##### Data provided

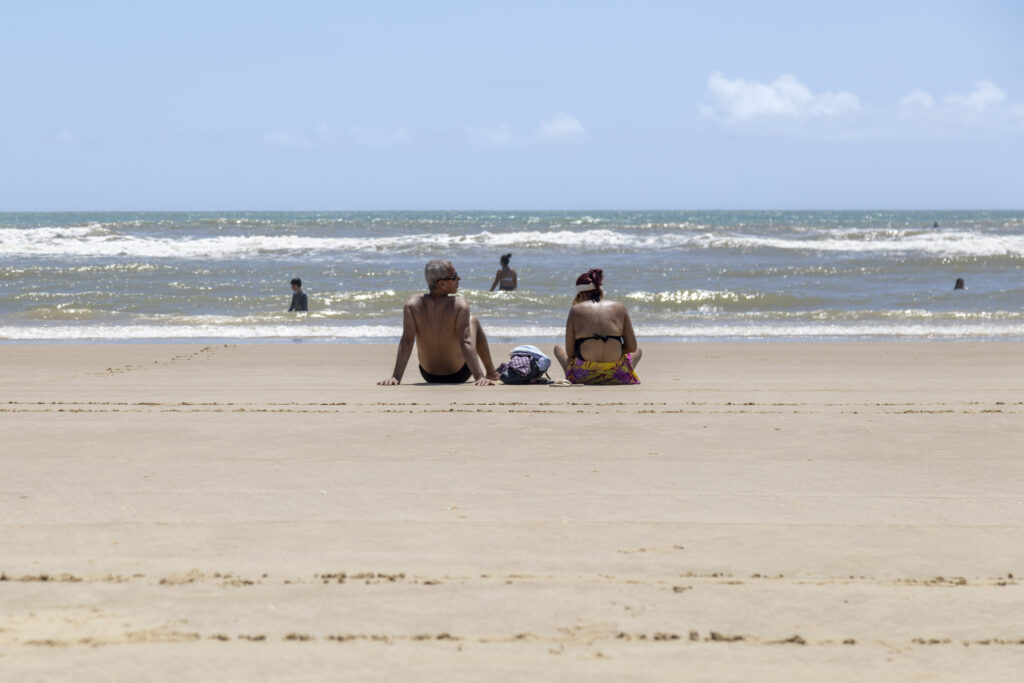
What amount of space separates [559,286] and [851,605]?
19.7 m

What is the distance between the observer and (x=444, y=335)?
343 inches

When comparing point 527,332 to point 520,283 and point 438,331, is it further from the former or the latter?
point 520,283

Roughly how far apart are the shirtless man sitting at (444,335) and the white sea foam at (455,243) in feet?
80.8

##########

**What the task requires**:
Starting with the line that contains "Roughly how far" and going on through the end of the entries, output those lines as a numbered list with blank lines left out.

**Task solution**:
1. Roughly how far apart are the shirtless man sitting at (444,335) and the white sea foam at (455,243) in feet?
2. 80.8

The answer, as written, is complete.